The Future of AI Reasoning and Its Implications
As the capabilities of models like O1 evolve, the potential for AI to tackle complex problems, including those in STEM and the humanities, becomes increasingly evident. The development focus emphasizes making the model a useful partner in fields such as math research and engineering, where it can assist human counterparts in solving challenging tasks. Comparisons to benchmarks used to measure human intelligence underscore the need for context when interpreting AI performance and its applicability across various domains.
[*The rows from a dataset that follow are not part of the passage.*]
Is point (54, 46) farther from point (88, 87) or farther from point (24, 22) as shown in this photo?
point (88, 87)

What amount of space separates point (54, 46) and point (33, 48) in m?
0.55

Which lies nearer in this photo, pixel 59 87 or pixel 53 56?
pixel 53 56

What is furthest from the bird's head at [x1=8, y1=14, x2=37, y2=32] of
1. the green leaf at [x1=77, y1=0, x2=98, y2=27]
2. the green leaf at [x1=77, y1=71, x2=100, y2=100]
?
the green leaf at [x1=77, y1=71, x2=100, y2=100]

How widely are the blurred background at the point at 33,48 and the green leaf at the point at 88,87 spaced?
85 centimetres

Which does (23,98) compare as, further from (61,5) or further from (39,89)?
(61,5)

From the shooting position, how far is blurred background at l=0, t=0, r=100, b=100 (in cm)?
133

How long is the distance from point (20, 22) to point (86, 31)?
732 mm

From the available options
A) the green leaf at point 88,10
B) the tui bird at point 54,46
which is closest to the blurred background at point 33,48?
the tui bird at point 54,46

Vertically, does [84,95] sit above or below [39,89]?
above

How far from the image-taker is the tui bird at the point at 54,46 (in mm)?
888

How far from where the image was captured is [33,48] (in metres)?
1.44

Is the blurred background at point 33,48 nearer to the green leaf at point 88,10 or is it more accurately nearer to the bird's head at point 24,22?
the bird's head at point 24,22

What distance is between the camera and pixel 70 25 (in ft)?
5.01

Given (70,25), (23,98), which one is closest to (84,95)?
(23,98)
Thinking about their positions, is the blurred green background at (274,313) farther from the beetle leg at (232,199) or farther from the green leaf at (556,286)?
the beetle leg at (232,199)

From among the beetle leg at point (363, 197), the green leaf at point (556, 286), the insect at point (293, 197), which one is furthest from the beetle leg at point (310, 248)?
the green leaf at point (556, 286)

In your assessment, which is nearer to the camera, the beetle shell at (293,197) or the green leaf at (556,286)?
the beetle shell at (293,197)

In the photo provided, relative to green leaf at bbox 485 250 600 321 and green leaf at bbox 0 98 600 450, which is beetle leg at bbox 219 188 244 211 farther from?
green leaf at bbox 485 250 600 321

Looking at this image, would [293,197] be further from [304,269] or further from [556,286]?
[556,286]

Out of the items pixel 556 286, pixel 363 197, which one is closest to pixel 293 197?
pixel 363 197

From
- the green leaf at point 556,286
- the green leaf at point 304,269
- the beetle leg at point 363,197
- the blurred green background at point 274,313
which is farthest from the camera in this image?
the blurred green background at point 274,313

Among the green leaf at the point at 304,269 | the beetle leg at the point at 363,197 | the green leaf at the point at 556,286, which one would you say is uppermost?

Continuous feedback and iterative improvement are crucial for unlocking the model’s full potential, shaping its future in the broader AI landscape.
Combining LLMs with AlphaGo-style deep reinforcement learning has been a holy grail for many leading AI labs, and with o1 (aka Strawberry) we are seeing the most general merging of the two modes to date. o1 is admittedly better at math than essay writing, but it has already achieved SOTA on a number of math, coding and reasoning benchmarks.
Deep RL legend and now OpenAI researcher Noam Brown and teammates Ilge Akkaya and Hunter Lightman discuss the ah-ha moments on the way to the release of o1, how it uses chains of thought and backtracking to think through problems, the discovery of strong test-time compute scaling laws and what to expect as the model gets better.
Hosted by: Sonya Huang and Pat Grady, Sequoia Capital
Generator verifier gap: Concept Noam explains in terms of what kinds of problems benefit from more inference-time compute.
Agent57: Outperforming the human Atari benchmark, 2020 paper where DeepMind demonstrated “the first deep reinforcement learning agent to obtain a score that is above the human baseline on all 57 Atari 2600 games.”
Move 37: Pivotal move in AlphaGo’s second game against Lee Sedol where it made a move so surprising that Sedol thought it must be a mistake, and only later discovered he had lost the game to a superhuman move.
IOI competition: OpenAI entered o1 into the International Olympiad in Informatics and received a Silver Medal.
System 1, System 2: The thesis if Danial Khaneman’s pivotal book of behavioral economics, Thinking, Fast and Slow, that positied two distinct modes of thought, with System 1 being fast and instinctive and System 2 being slow and rational.
AlphaZero: The predecessor to AlphaGo which learned a variety of games completely from scratch through self-play. Interestingly, self-play doesn’t seem to have a role in o1.